Copy out the data that comes next, character for character, and leave the images aside.

===== DATA EXCERPTS

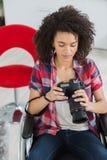 Collega femminile sulla sedia a rotelle facendo uso della macchina fotografica digitale immagini stock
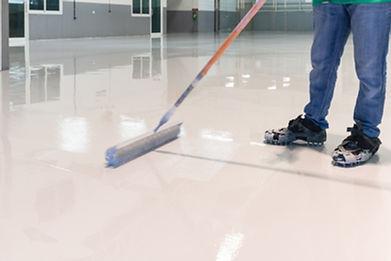 Construction series_ Worker working on epoxy floor .jpg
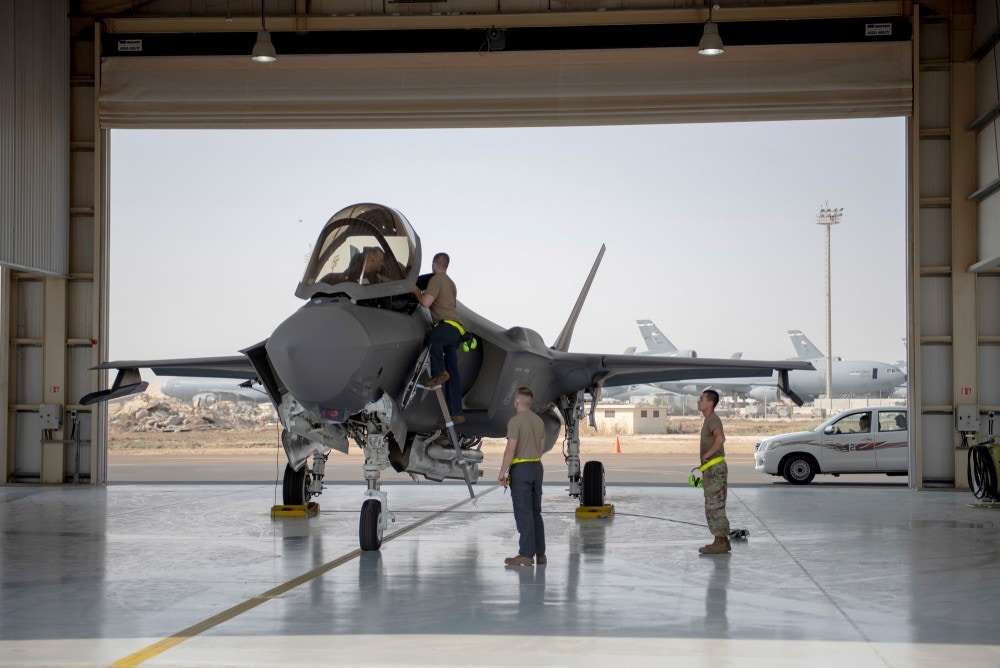 In this Aug. 5, 2019, photo released by the U.S. Air Force, an F-35 fighter jet pilot and crew prepare for a mission at Al-Dhafra Air Base in the United Arab Emirates. The Trump administration has formally notified Congress that it plans to sell 50 advanced F-35 fighter jets to the United Arab Emirates as part of a broader arms deal worth more than $23 billion. (Staff Sgt. Chris Thornbury/U.S. Air Force via AP)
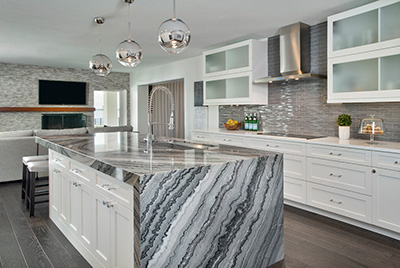 Kitchen remodel in Bonita Springs, FL with granite waterfall countertops, large island, and white shaker cabinets.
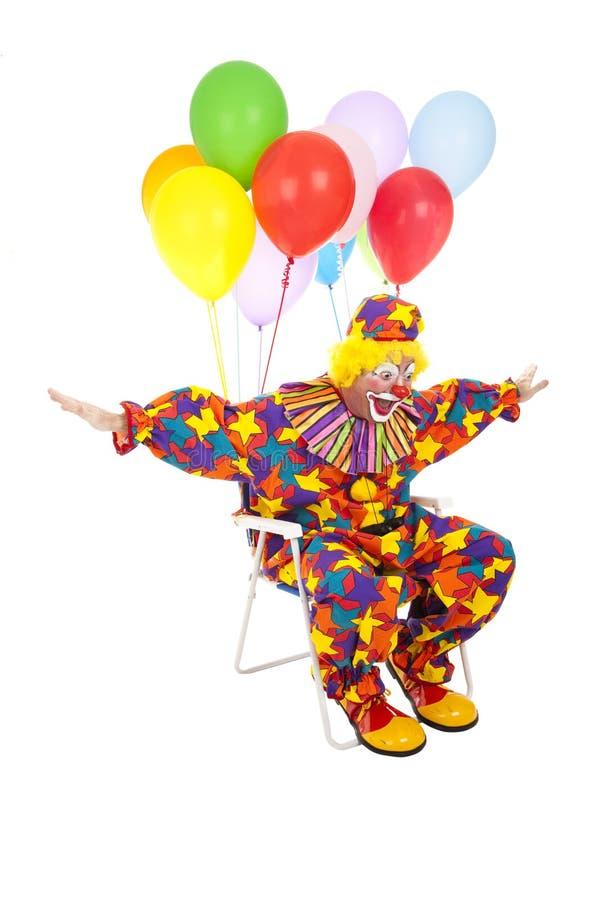 Vliegende Clown als Voorzitter van het Gazon stock foto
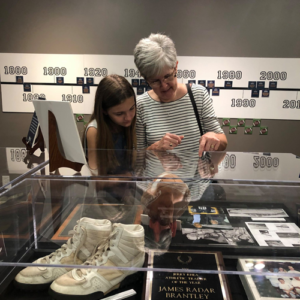 Museum patrons look at artifacts.
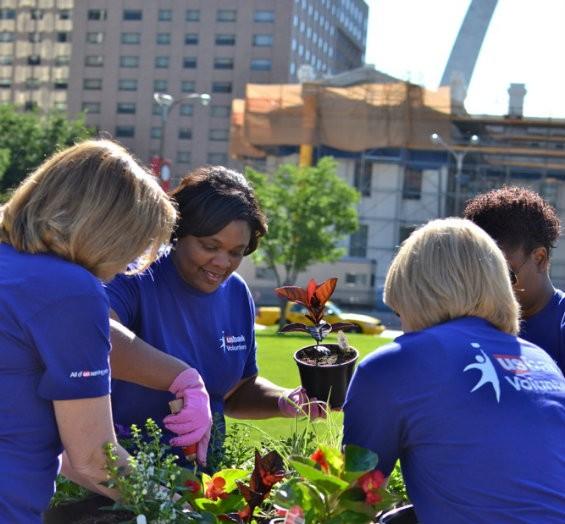 Volunteers for Gateway Greening under the arch. - COURTESY GATEWAY GREENING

==========

RESULT:
 Collega femminile sulla sedia a rotelle facendo uso della macchina fotografica digitale immagini stock
 Construction series_ Worker working on epoxy floor .jpg
 In this Aug. 5, 2019, photo released by the U.S. Air Force, an F-35 fighter jet pilot and crew prepare for a mission at Al-Dhafra Air Base in the United Arab Emirates. The Trump administration has formally notified Congress that it plans to sell 50 advanced F-35 fighter jets to the United Arab Emirates as part of a broader arms deal worth more than $23 billion. (Staff Sgt. Chris Thornbury/U.S. Air Force via AP)
 Kitchen remodel in Bonita Springs, FL with granite waterfall countertops, large island, and white shaker cabinets.
 Vliegende Clown als Voorzitter van het Gazon stock foto
 Museum patrons look at artifacts.
 Volunteers for Gateway Greening under the arch. - COURTESY GATEWAY GREENING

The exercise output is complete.